When Sageer Upahara’s pandal work was hit during the pandemic, like many others, he sought help from social media to hunt for a new job. “I was browsing for work from home options when I came across the concept of fish farming on terraces,” the 37-year-old native of Thrissur, Kerala tells The Better India.
He began breeding fish on a trial basis. “I was a little worried because I had no experience in breeding fish. YouTube videos helped me understand the process in detail,” he says.
First, Sageer did research on how to construct a fish tank on his terrace.
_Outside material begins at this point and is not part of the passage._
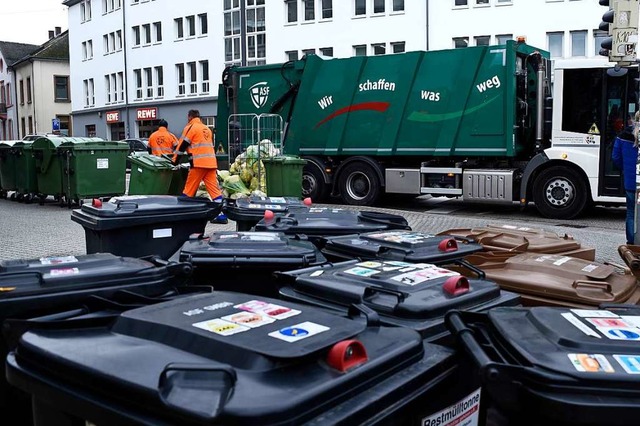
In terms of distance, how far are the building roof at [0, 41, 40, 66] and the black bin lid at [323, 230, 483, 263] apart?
62.9 m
He made it using frames, cement and a tarpaulin. Then, he contacted a fish nursery in Thrissur and bought 1,000 fingerlings of tilapia fish. The pandal worker also brought a motor to purify the water in the pond, aerators, nets, and fish feed, which cost him about Rs 37,000. This money came from his savings as a pandal worker.
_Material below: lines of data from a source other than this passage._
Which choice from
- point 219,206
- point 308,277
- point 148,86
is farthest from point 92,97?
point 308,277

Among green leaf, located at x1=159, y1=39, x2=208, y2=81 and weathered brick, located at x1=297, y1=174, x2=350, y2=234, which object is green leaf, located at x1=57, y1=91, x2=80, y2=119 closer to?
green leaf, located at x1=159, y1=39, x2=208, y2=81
Around 20 fish died, unable to adjust to their new surroundings, but the remaining grew well in the 10,000-litre tank. They were fed growel fish feed twice a day. “Maintaining a feeding routine helps the fish lead a stable life. My children feed the fish in my absence, or my wife or parents do it,” he says.
Along with breeding tilapia, Sageer also grows vegetables using aquaponics. Nutrients from the fish waste pose as food for the produce. “I have been cultivating spinach, tomato, and lady’s finger using this method. This technique helps in good growth of the plants, and also helps purify the water,” he says.
After about six months, in December 2020, he harvested around 200 kilos of fish. Each fish weighed around 500 grams. Some premature fish were retained in the tank to be harvested for the next season.
A host of health benefits
“Tilapia fish can be eaten, and has mild and white fillets that are appropriate for making at home as well as by restaurants,” he says. Sageer’s tilapias were mainly sold to villagers in his area, at Rs 230 per kilo, earning around Rs 46,000. The villagers, who were mostly unfamiliar with fish farming at home, were more than interested to buy from him.
While conducting his research on the fish, Sageer realised how many health benefits they carry. Tilapias have omega-3 fatty acids which have been linked to lower risk of heart attacks and strokes. The fish is also good for the brain and offers protection against degenerative mental conditions such as dementia. It is also good for bone health and is a good source of potassium and selenium.
Sageer now breeds pangasius fish as well. He has constructed a new tank of the ground floor, after having run out of space on the terrace. The 16,000-litre tank houses around 400 fingerlings of pangasius. “I bought them from the same nursery at Rs 8 each. Pangasius is similar to tilapia in the sense that it can be harvested within six months. I’ll do that in April this year,” he says.
Pangasius also has numerous health benefits — it is rich in protein, has zero sodium, and is low in saturated fat and cholesterol.
Pandal work has since resumed after the lockdown ended, but Sageer says he is planning to expand his fish farm and breed more varieties in the coming years.